Written problem:
Answer these questions using the objective function page below, one answer per line:
1. What two terms are summed to form the objective function?
2. What does the training loss measure?
3. What question is given for regularization?

Page text:
Objective Function
How does the objective function look like?
Objective function:
$$ \operatorname{Obj}(\Theta)= \overbrace{L(\Theta)}^{\text {Training Loss}} + \underbrace{\Omega(\Theta)}_{\text{Regularization}} $$Training loss: measures how well the model fit on training data
$$ L=\sum_{i=1}^{n} l\left(y_{i}, g_{i}\right) $$- Square loss: $$ l(y_i, \hat{y}_i) = (y_i - \hat{y}_i)^2 $$
- Logistic loss: $$ l(y_i, \hat{y}_i) = y_i \log(1 + e^{-\hat{y}_i}) + (1 - y_i) \log(1 + e^{\hat{y}_i}) $$
Regularization: How complicated is the model?

Information given:
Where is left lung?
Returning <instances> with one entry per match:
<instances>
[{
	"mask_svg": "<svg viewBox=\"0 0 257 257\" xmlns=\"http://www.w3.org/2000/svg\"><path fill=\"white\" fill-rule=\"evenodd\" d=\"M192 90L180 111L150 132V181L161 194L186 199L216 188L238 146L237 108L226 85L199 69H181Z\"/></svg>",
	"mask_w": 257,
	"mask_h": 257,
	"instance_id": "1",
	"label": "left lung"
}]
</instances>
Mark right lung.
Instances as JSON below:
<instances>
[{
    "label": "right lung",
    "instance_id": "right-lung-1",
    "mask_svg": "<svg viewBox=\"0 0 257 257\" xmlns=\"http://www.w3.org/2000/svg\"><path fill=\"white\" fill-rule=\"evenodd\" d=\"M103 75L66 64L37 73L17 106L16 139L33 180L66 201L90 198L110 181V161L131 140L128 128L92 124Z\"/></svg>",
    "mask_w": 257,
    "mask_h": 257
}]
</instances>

Result below:
1. The training loss, L(Θ), and the regularization term, Ω(Θ).
2. How well the model fits the training data.
3. How complicated is the model?